Reina Ito,Takashi Kuribayashi 한국실험동물학회 2019 Laboratory Animal Research Vol.35 No.2
The degree of hepatopathy affecting the synthesis of α2-macroglobulin (α2M) as an acute phase protein in rats was investigated. Hepatopathy was induced in Sprague-Dawley rats by intravenous administration of galactosamine at a dose of 30 mg/kg for 7 days. Inflammation was induced by intramuscular injection of turpentine oil at a dose of 2 mL/kg. Blood was collected before turpentine oil injection and at 24, 48, 72 and 96 h after injection. Serum concentrations of α2M were measured by enzyme-linked immunosorbent assay. Mean values of aspartate aminotransferase (AST) and alanine aminotransferase (ALT) in rats administered galactosamine were significantly higher than in controls.

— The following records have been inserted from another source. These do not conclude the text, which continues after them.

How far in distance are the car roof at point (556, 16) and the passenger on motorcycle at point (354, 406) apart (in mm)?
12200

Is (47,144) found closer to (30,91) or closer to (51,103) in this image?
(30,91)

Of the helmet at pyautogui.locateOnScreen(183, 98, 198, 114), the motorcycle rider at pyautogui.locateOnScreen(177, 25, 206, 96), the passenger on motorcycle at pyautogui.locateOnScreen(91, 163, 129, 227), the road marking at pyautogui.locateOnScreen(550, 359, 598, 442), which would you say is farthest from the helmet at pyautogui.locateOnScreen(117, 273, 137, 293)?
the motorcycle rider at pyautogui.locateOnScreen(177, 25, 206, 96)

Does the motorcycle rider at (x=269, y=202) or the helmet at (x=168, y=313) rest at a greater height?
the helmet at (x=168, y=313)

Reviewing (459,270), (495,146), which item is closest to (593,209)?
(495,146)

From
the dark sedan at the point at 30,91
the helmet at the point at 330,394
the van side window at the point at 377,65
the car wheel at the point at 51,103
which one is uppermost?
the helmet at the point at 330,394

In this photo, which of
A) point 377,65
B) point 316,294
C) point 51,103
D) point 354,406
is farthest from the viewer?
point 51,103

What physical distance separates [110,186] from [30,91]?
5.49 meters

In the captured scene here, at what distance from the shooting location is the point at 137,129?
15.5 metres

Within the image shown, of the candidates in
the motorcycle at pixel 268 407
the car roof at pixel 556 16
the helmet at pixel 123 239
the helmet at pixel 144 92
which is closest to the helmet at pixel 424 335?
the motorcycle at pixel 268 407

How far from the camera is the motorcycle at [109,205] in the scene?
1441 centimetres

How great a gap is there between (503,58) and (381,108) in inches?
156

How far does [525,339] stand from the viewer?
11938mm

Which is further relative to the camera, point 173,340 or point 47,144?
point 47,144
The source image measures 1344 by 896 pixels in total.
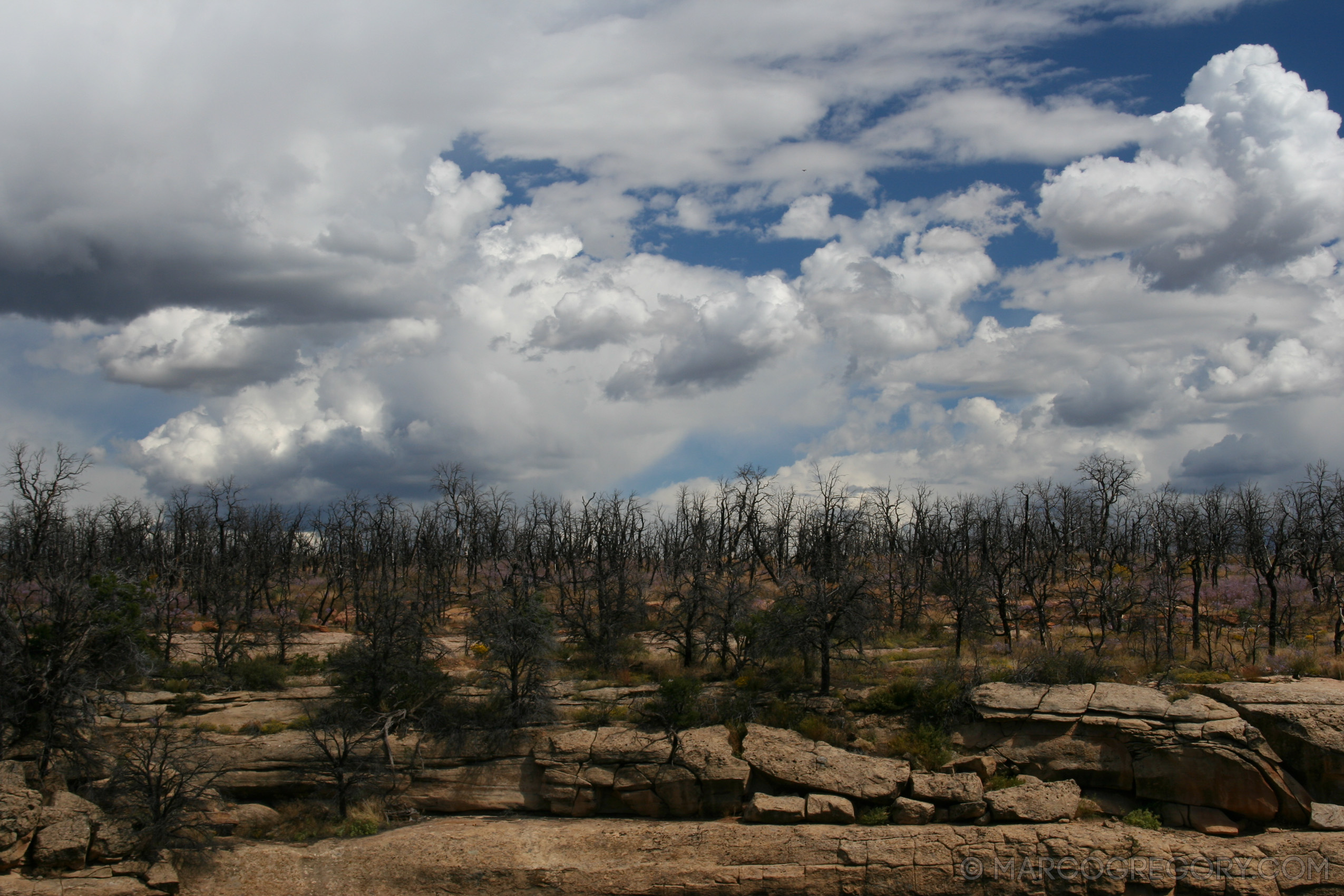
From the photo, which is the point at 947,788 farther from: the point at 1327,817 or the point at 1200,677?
the point at 1200,677

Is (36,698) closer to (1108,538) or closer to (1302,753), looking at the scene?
(1302,753)

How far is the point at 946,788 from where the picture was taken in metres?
25.3

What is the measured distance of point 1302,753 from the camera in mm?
Answer: 25266

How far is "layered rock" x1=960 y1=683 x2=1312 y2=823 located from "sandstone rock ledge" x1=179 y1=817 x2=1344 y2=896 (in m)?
1.48

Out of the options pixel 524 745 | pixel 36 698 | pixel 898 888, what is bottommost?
pixel 898 888

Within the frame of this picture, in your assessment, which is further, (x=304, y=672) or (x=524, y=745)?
(x=304, y=672)

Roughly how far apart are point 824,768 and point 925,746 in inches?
164

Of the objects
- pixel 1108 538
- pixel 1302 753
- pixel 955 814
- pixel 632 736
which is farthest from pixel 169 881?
pixel 1108 538

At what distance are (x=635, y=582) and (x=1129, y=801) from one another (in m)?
27.5

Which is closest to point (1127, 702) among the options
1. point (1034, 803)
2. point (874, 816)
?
point (1034, 803)

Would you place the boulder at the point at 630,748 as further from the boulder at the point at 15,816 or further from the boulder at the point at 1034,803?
the boulder at the point at 15,816

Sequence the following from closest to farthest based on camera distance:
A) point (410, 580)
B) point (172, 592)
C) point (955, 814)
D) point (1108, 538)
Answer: point (955, 814)
point (172, 592)
point (410, 580)
point (1108, 538)

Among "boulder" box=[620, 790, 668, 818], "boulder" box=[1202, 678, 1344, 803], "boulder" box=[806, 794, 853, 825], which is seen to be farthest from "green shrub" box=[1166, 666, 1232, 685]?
"boulder" box=[620, 790, 668, 818]

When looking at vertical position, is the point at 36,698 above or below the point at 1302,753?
above
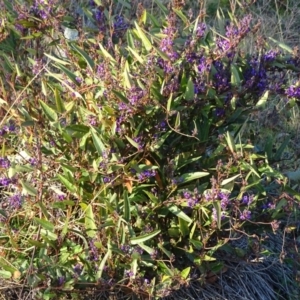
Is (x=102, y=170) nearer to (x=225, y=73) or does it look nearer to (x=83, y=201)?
(x=83, y=201)

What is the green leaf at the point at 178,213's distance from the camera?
7.06ft

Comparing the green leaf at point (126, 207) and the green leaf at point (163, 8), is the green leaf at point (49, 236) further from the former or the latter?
the green leaf at point (163, 8)

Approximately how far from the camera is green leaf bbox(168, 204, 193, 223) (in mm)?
2150

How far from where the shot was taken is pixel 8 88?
96.7 inches

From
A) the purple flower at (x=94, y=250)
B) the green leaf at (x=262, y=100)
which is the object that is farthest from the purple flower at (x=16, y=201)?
the green leaf at (x=262, y=100)

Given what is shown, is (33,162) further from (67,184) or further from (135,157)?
(135,157)

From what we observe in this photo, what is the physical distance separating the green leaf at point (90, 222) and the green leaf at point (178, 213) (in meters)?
0.24

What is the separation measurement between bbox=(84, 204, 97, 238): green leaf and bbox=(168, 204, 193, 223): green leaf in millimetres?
239

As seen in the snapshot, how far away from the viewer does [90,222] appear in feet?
7.03

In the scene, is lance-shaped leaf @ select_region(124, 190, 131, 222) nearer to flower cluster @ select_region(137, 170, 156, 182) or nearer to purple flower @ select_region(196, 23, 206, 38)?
flower cluster @ select_region(137, 170, 156, 182)

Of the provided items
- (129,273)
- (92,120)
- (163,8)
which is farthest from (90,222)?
(163,8)

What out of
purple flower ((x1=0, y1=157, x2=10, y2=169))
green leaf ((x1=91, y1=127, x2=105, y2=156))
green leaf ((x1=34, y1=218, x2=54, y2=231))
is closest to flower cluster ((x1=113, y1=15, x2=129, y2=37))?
green leaf ((x1=91, y1=127, x2=105, y2=156))

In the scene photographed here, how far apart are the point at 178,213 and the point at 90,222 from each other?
27cm

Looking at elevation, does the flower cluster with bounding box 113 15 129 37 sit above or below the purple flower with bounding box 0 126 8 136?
above
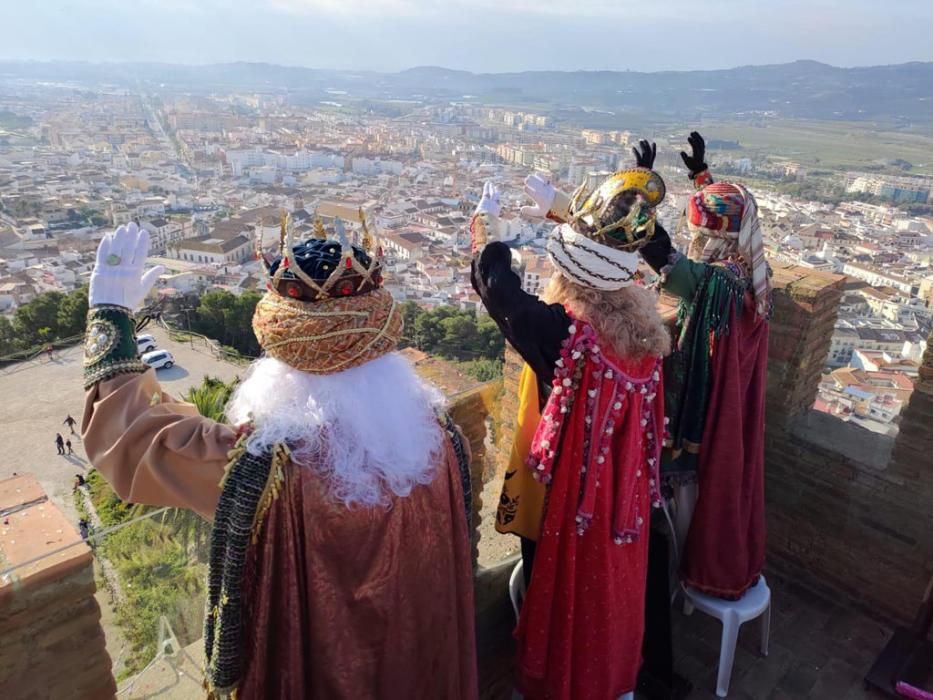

Mean values of body weight and total protein were significantly lower than in controls. Serum concentrations of α2M in the galactosamine group were significantly lower than in controls. Kinetic parameters, area under the concentration-time curve (AUC0–96) and maximum serum concentration (Cmax), were significantly lower than in controls. The cut-off value for detecting the effects on synthesis of α2M in liver was 46.9 mgˑh/mL. Seven rats (77.8%) were assessed for decreases in the synthesis of α2M due to hepatopathy. Two rats showed no influence on the synthesis of α2M, despite administration of galactosamine. AST and ALT in these two rats were ≤ 285 and ≤ 174 U/L, respectively. In conclusion, synthesis of α2M in rats is evidently suppressed in the severe stages of hepatopathy.